● Tasks for this exercise:
• 1. Answer from the tribute to Lois Palken Rudnick:
(a) Who wrote it?
(b) Which author could Leon Edel not get enough of?
(c) Who was Rudnick's chosen subject?
• 2. Write the next part of the tribute to Lois Palken Rudnick, picking up after its last sentence.
-------- Page extract
Remembering Lois Palken Rudnick, a Biographer Who Never Stopped Exploring
Megan Marshall Honors Her Late Friend
Over the course of a career in life writing, some biographers like to leap through time and space. Stacy Schiff: Vera Nabokov, Antoine de Saint-Exupéry, Benjamin Franklin, Cleopatra. David McCullough: Teddy Roosevelt, Harry Truman, John Adams, the Wright Brothers. Others prefer to dig in. After his noteworthy flirtation with Robert Moses, Robert Caro settled down with Lyndon Johnson for the next 40 years; Leon Edel couldn’t get enough of Henry James. My late friend Lois Palken Rudnick was of the second camp. Her chosen subject: Mabel Dodge Luhan.
----------------
-------- Extracted material
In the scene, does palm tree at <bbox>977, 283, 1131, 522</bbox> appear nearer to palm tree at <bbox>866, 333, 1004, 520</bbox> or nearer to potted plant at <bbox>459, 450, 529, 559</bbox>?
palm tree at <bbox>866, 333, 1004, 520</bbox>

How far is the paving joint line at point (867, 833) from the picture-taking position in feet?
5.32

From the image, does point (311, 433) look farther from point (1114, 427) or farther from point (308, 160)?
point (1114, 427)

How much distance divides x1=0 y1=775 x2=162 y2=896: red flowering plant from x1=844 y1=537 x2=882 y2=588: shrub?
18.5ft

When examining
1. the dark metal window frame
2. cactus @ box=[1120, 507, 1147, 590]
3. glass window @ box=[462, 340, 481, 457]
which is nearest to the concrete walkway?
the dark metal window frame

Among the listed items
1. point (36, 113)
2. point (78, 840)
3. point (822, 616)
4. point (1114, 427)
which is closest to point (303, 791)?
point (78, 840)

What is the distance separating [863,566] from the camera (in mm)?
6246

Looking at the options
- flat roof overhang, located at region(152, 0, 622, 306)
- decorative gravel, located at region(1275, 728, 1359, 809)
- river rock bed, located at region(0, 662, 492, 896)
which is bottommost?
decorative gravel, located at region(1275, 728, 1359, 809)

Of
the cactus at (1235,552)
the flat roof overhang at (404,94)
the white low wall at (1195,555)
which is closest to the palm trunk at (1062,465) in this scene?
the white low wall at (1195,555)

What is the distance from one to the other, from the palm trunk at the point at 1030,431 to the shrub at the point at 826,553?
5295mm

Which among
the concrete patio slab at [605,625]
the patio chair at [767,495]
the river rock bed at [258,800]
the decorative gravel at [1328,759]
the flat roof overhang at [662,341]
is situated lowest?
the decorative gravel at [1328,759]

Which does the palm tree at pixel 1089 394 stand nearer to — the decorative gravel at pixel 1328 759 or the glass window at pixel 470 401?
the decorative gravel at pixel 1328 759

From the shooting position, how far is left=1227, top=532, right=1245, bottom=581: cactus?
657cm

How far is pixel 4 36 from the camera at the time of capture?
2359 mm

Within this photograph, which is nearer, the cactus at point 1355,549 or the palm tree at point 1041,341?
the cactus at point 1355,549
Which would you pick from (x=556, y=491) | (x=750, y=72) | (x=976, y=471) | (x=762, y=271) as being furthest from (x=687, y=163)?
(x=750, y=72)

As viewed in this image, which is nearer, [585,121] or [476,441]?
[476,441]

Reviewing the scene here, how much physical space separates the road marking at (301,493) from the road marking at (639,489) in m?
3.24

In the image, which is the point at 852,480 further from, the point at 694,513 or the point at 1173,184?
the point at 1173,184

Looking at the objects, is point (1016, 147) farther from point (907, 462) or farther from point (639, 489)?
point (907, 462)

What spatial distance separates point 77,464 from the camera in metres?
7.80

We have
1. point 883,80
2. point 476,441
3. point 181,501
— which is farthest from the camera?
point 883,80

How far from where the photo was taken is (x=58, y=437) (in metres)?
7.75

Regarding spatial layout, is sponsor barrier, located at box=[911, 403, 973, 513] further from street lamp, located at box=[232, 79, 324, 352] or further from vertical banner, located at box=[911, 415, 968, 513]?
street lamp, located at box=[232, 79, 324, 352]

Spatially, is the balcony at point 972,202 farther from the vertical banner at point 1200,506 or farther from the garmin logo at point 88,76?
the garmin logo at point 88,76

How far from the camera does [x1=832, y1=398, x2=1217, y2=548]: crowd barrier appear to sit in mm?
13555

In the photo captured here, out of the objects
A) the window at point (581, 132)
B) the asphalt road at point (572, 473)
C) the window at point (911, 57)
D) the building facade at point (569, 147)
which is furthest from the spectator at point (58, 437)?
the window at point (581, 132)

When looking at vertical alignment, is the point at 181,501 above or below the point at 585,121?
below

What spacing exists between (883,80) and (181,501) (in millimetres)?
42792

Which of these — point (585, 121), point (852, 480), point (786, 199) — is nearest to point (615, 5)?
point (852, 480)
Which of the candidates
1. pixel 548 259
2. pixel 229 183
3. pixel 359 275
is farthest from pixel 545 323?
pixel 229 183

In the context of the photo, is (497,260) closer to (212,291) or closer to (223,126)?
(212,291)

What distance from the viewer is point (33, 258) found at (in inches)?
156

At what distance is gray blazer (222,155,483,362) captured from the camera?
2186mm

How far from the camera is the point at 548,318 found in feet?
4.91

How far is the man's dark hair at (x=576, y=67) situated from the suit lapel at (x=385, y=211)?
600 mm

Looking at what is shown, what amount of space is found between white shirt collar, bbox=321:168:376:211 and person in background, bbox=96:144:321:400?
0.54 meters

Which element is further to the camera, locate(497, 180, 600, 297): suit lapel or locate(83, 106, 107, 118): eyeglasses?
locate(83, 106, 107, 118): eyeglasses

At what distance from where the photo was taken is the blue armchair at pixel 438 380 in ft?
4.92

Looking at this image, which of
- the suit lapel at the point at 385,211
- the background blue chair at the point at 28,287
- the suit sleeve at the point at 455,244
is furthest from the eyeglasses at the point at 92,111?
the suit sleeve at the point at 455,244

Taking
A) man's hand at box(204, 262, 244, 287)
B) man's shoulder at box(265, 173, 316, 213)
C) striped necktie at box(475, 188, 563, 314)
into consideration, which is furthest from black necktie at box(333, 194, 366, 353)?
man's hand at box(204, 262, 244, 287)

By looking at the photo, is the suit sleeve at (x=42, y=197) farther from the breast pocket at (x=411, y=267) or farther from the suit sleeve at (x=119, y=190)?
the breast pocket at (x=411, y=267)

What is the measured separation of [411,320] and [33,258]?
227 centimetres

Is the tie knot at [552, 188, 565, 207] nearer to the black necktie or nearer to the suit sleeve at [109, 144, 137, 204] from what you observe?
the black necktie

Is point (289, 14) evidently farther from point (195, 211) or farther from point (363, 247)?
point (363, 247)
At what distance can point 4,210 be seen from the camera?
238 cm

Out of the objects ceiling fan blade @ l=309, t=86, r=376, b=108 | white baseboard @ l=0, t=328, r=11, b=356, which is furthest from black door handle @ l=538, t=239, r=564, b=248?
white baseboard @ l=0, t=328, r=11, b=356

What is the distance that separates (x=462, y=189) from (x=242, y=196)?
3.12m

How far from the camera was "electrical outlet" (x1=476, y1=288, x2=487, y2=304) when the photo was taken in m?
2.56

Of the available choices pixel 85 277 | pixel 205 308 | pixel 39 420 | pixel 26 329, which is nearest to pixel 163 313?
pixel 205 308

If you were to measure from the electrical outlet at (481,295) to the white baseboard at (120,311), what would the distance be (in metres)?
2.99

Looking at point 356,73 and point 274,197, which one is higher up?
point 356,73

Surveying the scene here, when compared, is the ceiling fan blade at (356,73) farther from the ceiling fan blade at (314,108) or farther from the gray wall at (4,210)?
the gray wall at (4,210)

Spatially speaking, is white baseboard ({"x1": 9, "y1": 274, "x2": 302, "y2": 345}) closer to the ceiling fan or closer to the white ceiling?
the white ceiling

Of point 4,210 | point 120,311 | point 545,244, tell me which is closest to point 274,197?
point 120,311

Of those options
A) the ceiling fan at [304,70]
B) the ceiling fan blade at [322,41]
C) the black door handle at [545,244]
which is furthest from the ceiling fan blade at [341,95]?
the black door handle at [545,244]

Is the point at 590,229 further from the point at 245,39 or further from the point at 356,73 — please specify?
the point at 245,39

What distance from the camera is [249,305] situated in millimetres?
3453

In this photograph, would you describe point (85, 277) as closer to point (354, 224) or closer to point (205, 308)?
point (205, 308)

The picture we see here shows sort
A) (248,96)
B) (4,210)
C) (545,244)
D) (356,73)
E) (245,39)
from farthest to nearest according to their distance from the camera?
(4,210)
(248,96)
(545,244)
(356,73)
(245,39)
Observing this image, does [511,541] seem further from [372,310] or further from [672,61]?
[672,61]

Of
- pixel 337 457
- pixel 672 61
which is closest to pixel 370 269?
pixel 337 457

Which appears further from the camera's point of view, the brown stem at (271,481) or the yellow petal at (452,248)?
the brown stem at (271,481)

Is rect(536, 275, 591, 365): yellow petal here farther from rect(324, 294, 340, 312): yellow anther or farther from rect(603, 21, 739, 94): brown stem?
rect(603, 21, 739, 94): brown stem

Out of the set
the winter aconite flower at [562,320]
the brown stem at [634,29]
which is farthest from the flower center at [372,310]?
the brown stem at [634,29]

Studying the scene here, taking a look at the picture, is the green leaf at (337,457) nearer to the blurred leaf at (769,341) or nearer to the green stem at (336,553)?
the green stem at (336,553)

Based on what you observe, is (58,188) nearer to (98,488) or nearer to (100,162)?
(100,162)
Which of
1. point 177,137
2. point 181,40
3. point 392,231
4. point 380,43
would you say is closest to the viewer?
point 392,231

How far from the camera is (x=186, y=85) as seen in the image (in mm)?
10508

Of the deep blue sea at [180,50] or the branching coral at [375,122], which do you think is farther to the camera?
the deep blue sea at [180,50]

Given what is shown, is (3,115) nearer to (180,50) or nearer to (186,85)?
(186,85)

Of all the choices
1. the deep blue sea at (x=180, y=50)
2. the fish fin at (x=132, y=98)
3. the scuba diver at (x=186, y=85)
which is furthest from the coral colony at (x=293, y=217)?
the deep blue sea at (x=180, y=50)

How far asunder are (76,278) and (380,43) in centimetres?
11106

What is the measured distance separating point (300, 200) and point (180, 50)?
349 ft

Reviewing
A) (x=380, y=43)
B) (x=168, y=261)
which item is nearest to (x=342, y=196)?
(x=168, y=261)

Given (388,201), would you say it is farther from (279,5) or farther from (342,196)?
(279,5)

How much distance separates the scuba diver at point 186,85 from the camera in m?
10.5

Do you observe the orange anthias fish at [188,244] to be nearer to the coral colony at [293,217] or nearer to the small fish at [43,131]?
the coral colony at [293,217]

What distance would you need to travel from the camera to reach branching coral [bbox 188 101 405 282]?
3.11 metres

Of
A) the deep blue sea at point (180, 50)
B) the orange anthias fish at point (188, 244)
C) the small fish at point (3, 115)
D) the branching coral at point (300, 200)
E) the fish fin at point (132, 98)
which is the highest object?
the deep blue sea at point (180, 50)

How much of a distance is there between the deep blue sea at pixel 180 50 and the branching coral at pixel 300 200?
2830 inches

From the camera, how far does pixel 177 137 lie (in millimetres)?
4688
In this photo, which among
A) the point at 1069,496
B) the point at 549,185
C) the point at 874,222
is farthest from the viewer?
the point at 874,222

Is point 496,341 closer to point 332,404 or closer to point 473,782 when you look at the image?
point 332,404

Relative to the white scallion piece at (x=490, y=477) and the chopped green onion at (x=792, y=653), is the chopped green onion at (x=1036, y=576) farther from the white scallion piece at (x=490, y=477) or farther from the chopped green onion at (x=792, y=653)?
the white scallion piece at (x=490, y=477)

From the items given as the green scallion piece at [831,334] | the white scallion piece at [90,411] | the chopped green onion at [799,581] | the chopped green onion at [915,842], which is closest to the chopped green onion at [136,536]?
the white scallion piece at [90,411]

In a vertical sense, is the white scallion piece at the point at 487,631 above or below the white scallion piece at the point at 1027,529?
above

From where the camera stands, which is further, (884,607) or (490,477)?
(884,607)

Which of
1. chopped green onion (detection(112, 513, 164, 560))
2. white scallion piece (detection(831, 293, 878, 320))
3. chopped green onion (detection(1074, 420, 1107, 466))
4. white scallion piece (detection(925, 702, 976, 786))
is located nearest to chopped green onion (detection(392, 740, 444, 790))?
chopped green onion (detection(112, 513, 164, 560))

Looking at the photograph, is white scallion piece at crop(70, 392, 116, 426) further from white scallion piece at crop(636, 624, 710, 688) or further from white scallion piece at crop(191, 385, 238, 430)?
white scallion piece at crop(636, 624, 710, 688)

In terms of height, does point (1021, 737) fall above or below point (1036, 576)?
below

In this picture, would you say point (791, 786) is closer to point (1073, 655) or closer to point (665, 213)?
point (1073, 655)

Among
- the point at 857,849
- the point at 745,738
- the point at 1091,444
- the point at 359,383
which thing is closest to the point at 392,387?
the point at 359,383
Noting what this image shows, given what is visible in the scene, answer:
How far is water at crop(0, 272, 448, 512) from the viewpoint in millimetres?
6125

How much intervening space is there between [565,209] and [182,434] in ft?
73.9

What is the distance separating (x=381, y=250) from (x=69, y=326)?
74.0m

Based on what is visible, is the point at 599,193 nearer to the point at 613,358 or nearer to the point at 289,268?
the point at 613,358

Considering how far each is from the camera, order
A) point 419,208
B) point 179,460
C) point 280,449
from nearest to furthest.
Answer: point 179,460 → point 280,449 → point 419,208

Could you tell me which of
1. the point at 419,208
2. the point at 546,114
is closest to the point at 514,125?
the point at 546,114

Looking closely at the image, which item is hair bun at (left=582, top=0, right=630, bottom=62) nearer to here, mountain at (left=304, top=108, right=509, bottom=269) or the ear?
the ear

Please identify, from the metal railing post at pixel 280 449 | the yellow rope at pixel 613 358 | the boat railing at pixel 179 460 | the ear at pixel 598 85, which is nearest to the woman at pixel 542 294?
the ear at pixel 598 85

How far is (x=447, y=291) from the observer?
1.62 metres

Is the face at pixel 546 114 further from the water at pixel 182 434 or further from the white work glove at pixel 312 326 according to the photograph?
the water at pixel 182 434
----------------
● Written answers:
• 1.
(a) Megan Marshall
(b) Henry James
(c) Mabel Dodge Luhan

• 2.
Mabel who? Rudnick answered the question many times over—in her 1984 biography Mabel Dodge Luhan: New Woman New Worlds, which tracked the Jazz-Age saloniste from Greenwich Village to New Mexico, where Luhan hosted the likes of D. H. Lawrence, Martha Graham, Georgia O’Keeffe, and Ansel Adams; in an expertly crafted one-book version of Luhan’s four-volume autobiography Intimate Memories; in a history of Luhan’s Taos home, which became Dennis Hopper’s “Mud Palace” in a later incarnation, Utopian Vistas: The Mabel Dodge Luhan House and the American Counterculture; in an anthology of essays co-edited with MaLin Wilson-Powell on Luhan and her coterie, Mabel Dodge Luhan and Company: American Moderns and the West; and finally, in a provocatively titled edition of Luhan’s private diaries—which Rudnick was first to read when the long-sealed archive was opened in 2000—The Suppressed Memoirs of Mabel Dodge Luhan: Sex, Syphilis, and Psychoanalysis in the Making of Modern American Culture.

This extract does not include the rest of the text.